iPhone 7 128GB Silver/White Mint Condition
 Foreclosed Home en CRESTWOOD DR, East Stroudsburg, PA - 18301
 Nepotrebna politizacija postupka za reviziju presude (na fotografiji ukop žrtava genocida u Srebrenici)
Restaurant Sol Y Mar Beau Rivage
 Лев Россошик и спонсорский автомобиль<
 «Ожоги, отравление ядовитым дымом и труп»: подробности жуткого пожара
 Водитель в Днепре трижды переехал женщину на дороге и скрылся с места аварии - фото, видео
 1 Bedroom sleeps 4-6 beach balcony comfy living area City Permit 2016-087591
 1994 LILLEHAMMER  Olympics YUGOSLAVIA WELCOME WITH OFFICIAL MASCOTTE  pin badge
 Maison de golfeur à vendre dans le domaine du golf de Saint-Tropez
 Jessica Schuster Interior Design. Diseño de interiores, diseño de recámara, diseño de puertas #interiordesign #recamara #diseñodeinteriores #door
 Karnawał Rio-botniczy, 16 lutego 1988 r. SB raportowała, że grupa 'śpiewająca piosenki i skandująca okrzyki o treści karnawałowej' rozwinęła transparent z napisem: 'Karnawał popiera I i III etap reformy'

# # # #

EXERCISE AIM: Take the listing above from its first line through the line containing "подробности жуткого пожара", and transcribe that stretch exactly, with no other lines.

REPLY TO THE TASK:
iPhone 7 128GB Silver/White Mint Condition
 Foreclosed Home en CRESTWOOD DR, East Stroudsburg, PA - 18301
 Nepotrebna politizacija postupka za reviziju presude (na fotografiji ukop žrtava genocida u Srebrenici)
Restaurant Sol Y Mar Beau Rivage
 Лев Россошик и спонсорский автомобиль<
 «Ожоги, отравление ядовитым дымом и труп»: подробности жуткого пожара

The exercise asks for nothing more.